The problem — Which lines of the data contain the string "site"? Copy every one.
──────────────────────────────
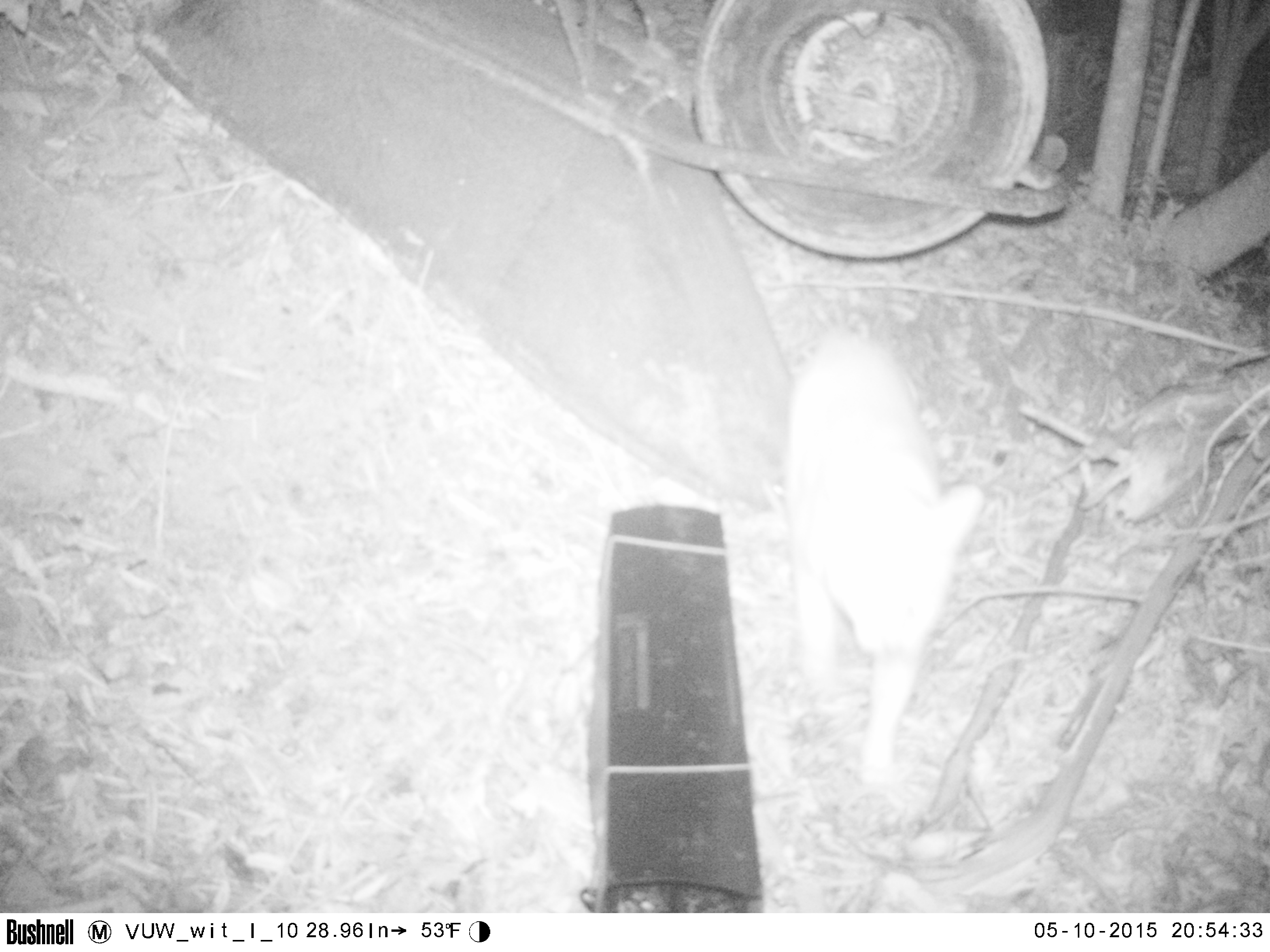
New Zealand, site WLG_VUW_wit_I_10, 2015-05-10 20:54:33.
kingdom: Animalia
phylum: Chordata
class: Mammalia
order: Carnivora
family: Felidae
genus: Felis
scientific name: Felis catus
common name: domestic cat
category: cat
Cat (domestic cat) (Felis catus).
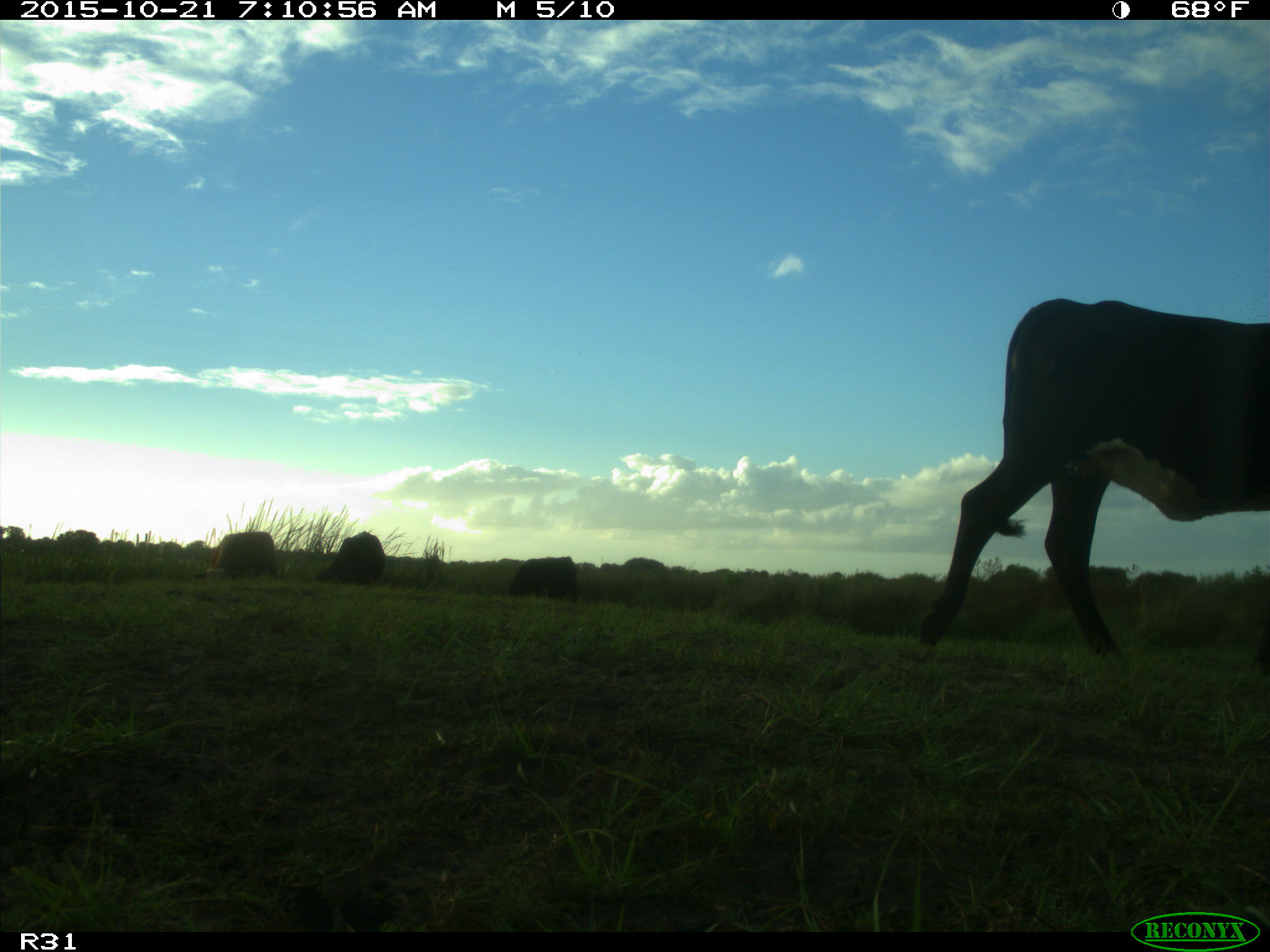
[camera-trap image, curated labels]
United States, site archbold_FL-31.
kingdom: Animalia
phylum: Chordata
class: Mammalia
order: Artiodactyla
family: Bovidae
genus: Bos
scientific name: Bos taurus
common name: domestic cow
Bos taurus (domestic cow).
──────────────────────────────
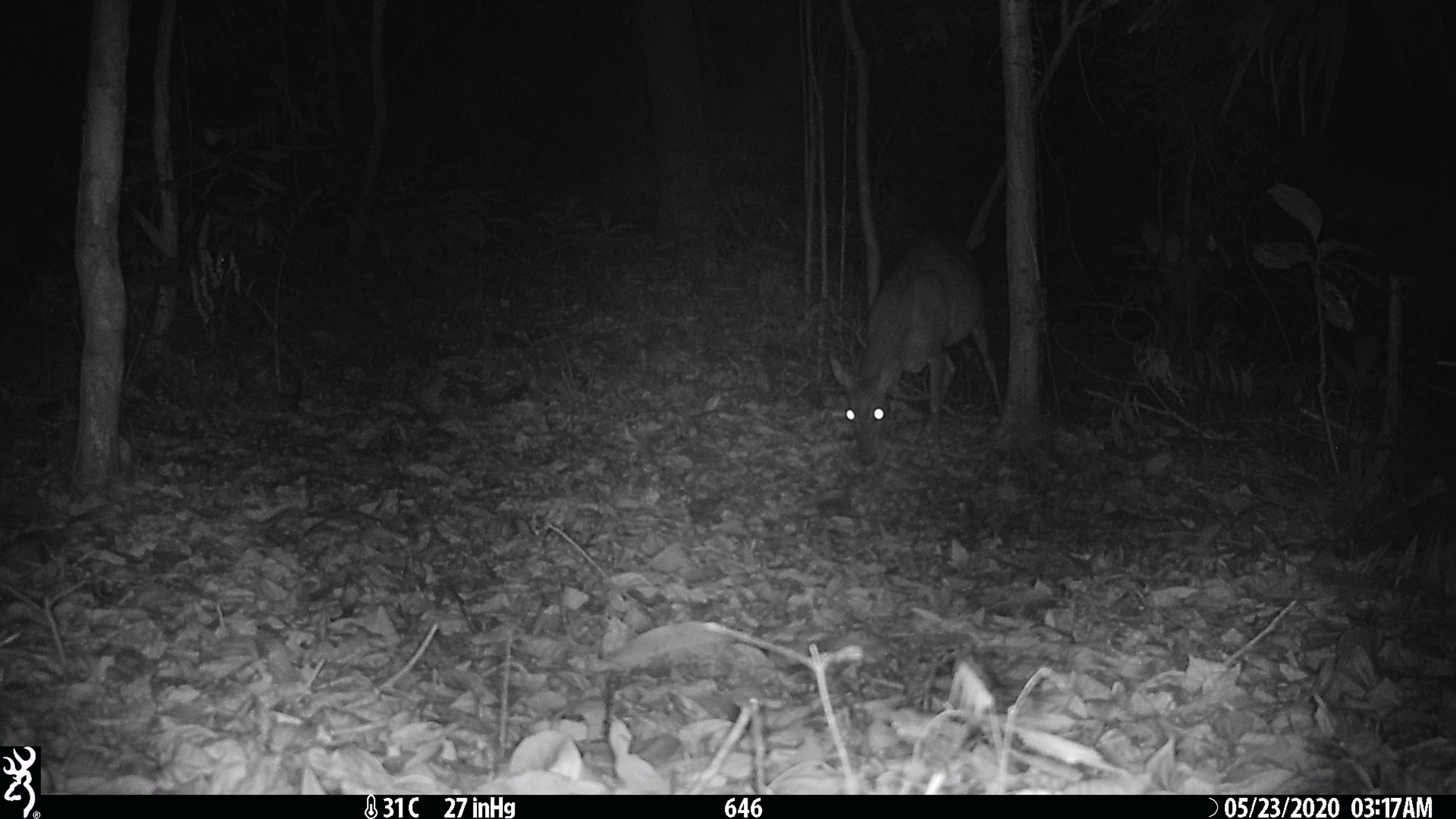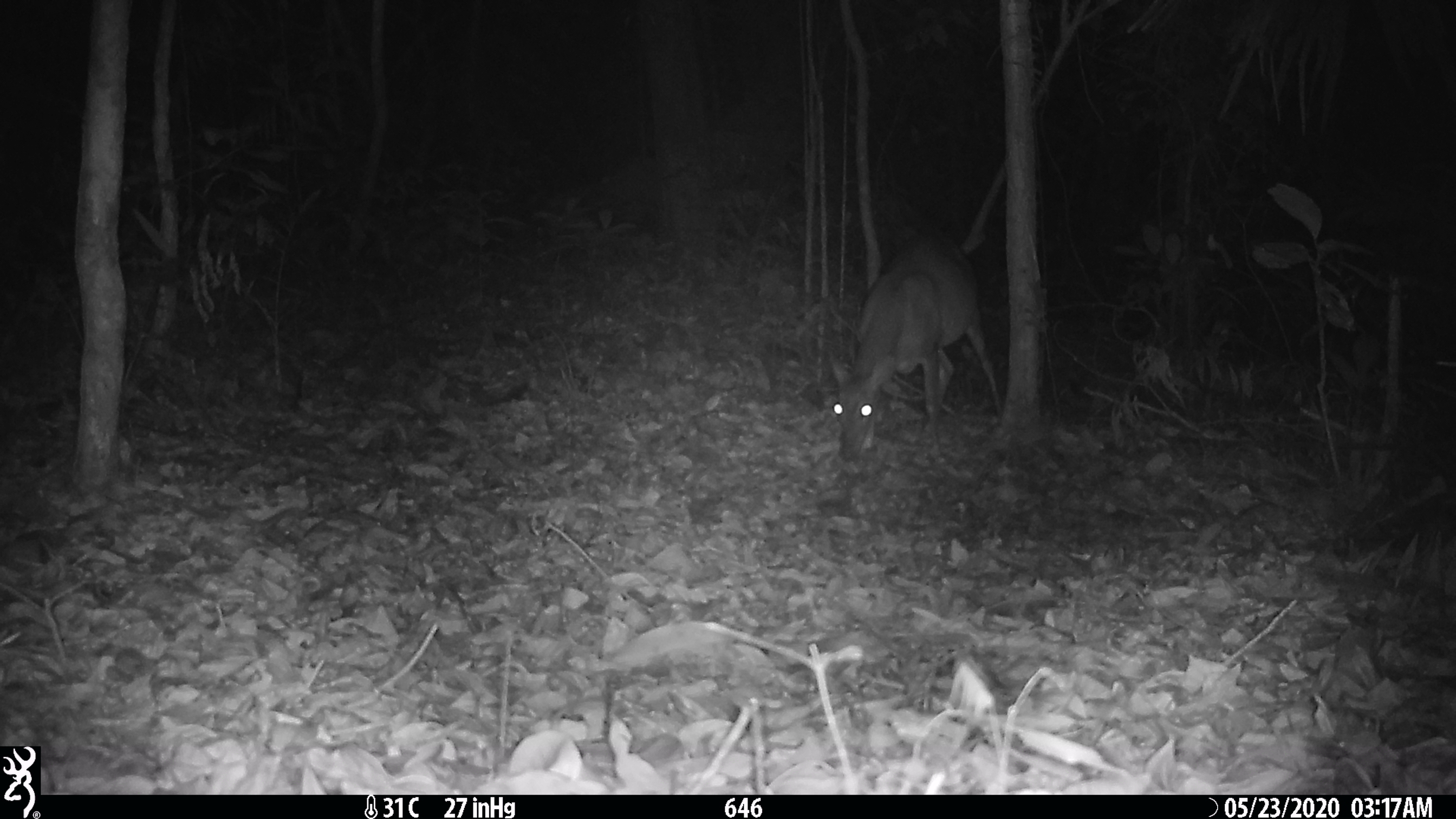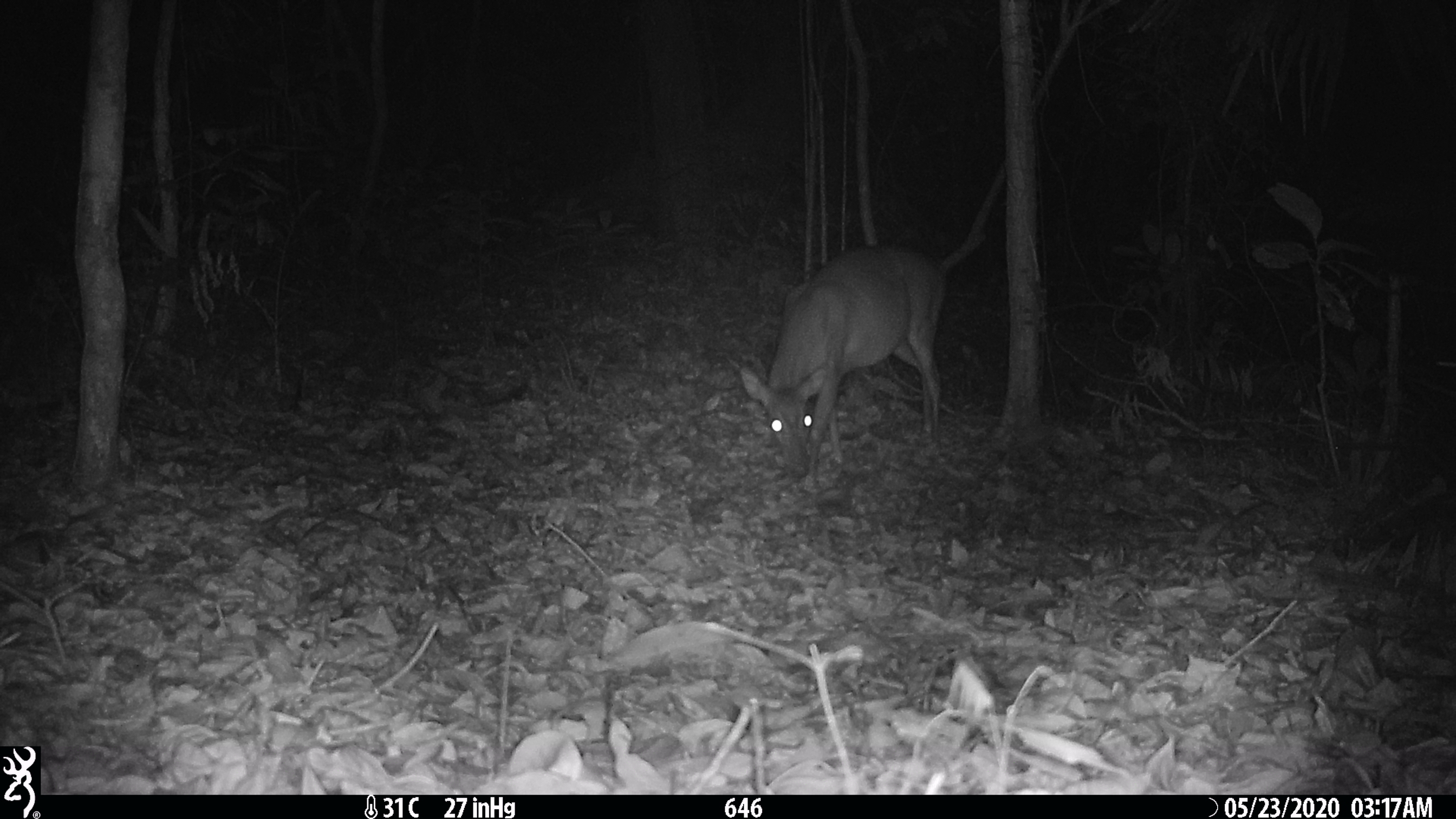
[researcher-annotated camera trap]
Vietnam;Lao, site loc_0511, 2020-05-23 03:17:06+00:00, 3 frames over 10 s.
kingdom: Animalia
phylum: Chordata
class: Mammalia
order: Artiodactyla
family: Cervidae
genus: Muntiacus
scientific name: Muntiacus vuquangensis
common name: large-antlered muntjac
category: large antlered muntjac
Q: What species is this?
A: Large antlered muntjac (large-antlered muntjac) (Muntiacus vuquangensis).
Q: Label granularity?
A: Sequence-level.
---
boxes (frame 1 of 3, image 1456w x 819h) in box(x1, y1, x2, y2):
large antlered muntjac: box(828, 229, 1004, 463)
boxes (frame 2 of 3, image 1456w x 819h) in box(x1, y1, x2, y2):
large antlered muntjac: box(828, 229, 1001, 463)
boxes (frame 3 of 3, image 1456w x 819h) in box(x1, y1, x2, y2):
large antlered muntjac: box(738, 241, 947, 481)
──────────────────────────────
Result below —
New Zealand, site WLG_VUW_wit_I_10, 2015-05-10 20:54:33.
United States, site archbold_FL-31.
Vietnam;Lao, site loc_0511, 2020-05-23 03:17:06+00:00, 3 frames over 10 s.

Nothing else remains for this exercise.